■ PAGE TEXT
(begin)

# Pacific Place (Hong Kong) VS. Rockefeller Centre (New York)



## Manila-X (Jul 28, 2005)

Which commercial centre is better? Pacific Place in Hong Kong or Rockefeller Centre in New York?

Pacific Place









Rockefeller Centre


----------



## Sexas (Jan 15, 2004)

they are not the same, difference year and difference style. Rockefeller has a long and rich story behide it, it almost like one of the back bone of NYC skyline. Pacific Place just another tall buildings...where is the story?


----------



## dom86 (Dec 4, 2005)

Pacific Place (Hong Kong) easy choice


----------



## Kingsken (Mar 5, 2004)

Rockefeller center for sure.


----------



## Skybean (Jun 16, 2004)

Rockefeller, one of my favourites


----------



## spyguy (Apr 16, 2005)

Easy decision- Rockefeller Center.


----------



## Tazmaniadevil (Dec 23, 2003)

Rockefeller Center was designed with people in mind, that is why it has the English Gardens, the fountain and the year round skating rink. I don't believe Pacific Place was designed with that in mind. So they are not the same in design or use. Pacific Place has hotels and Rockefeller Center has no hotels. And, with the ABC buildings across the street, Rockefeller Center is pretty much all office space, and a lot of it.
But I voted for Rockefeller Center because I think it is one of the great urban spaces in the World.


----------



## CHI (Apr 17, 2004)

Technically I cant say, since I know nothing about Pacific Place. 

I DO know, however, that its pretty hard to beat Rockefeller!


----------



## Manila-X (Jul 28, 2005)

Pacific Place is a commercial complex developed by Swire Properties. It was completed in the early 90s and it features four buildings. Three hotels, The Mariott, Conrad and Island Shangri La are located in Pacific Place. The area also includes serviced apartments, an office building and an exclusive mall on the bottom. 

Recently a third one is added but it's located in Wanchai.


----------



## samsonyuen (Sep 23, 2003)

Rockefeller Center. Is there not a better picture of Pacific Place though? It just looks like a cluster of highrises. 

^ A third one of what? Are there two Pacific Places outside of Wan Chai?


----------



## DarkFenX (Jan 8, 2005)

Which one is the Pacific Place?


----------



## spicytimothy (Dec 10, 2003)

Pacific Place includes 2 buildings... the 2 oval shaped ones in the pic are Pacific Place...


----------



## Travis007 (Jul 19, 2004)

I like the Pacific Place towers but it simply cannot compete with the history and greatness of Rockerfeller Centre.


----------



## Method101 (Nov 16, 2005)

dom86 said:


> Pacific Place (Hong Kong) easy choice


please.....


----------



## sharpie20 (Nov 5, 2005)

i can't even tell which one is pacific place, and by the looks of it i bet half the people here have enver even heard of it. i'll go with rockefeller


----------



## XxRyoChanxX (Jul 5, 2005)

pacific place!! hands down


----------



## Quente (Jan 9, 2005)

I'm not familiar with Pacific Place either but am quite familiar with Rockefeller Center. I assume that we're comparing the public spaces between the buildings as much if not more than the buildings themselves, right?

As such, can anyone post images of the public space at the base of the buildings for Pacific Place?

(end)

■ ENTRIES SHOWN
(begin)

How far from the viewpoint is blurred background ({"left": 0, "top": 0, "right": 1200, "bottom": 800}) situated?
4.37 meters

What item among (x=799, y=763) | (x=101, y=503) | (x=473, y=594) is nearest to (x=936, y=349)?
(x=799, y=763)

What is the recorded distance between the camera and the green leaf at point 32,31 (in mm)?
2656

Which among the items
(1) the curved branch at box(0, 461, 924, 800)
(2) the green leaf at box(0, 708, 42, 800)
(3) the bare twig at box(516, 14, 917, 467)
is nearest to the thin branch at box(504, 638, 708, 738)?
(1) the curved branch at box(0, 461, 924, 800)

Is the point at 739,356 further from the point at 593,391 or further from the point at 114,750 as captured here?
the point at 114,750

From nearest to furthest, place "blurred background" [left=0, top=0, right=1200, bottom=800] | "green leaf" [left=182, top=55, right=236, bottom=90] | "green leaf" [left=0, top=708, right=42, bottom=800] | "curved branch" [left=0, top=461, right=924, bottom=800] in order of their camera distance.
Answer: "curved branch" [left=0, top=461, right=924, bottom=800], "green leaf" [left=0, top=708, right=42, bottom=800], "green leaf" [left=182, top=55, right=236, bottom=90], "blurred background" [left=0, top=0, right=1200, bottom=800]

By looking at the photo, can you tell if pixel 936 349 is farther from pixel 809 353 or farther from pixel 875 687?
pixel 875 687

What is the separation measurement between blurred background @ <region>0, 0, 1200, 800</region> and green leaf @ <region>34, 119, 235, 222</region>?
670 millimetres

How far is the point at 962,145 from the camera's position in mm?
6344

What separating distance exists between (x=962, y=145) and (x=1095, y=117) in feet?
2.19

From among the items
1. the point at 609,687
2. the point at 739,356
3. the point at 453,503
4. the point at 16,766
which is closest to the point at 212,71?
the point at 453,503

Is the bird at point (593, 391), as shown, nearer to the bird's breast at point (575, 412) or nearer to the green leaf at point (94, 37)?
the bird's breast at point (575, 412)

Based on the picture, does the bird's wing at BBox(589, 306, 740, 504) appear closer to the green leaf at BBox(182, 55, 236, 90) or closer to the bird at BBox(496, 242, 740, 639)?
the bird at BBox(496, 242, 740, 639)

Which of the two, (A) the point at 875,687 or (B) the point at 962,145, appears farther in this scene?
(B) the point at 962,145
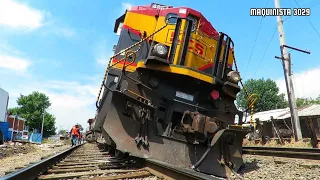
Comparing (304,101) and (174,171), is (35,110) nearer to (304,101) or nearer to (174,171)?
(304,101)

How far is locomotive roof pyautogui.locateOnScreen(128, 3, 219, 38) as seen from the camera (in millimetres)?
5508

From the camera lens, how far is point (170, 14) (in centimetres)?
553

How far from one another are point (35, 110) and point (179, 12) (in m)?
73.1

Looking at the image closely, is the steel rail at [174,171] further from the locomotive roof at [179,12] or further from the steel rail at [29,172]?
the locomotive roof at [179,12]

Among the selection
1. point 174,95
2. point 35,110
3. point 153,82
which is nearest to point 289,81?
point 174,95

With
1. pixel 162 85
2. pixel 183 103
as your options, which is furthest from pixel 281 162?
pixel 162 85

(end)

■ WRITTEN TASK A
From the thread, list every hotel named as located in Pacific Place.
■ WRITTEN TASK B
Rewrite the part of the thread starting at "Technically I cant" and ending at "on the bottom.", replacing "commercial complex" with "shopping complex".
■ WRITTEN TASK C
Answer from the thread:
(i) Which company developed Pacific Place?
(ii) According to spicytimothy, how many buildings does Pacific Place include?
(iii) According to Tazmaniadevil, Rockefeller Center is pretty much all what kind of space?

■ TASK OUTPUT A
The Mariott, Conrad, Island Shangri La

■ TASK OUTPUT B
Technically I cant say, since I know nothing about Pacific Place. 

I DO know, however, that its pretty hard to beat Rockefeller!


----------



## Manila-X (Jul 28, 2005)

Pacific Place is a shopping complex developed by Swire Properties. It was completed in the early 90s and it features four buildings. Three hotels, The Mariott, Conrad and Island Shangri La are located in Pacific Place. The area also includes serviced apartments, an office building and an exclusive mall on the bottom.

■ TASK OUTPUT C
(i) Swire Properties
(ii) 2
(iii) Office space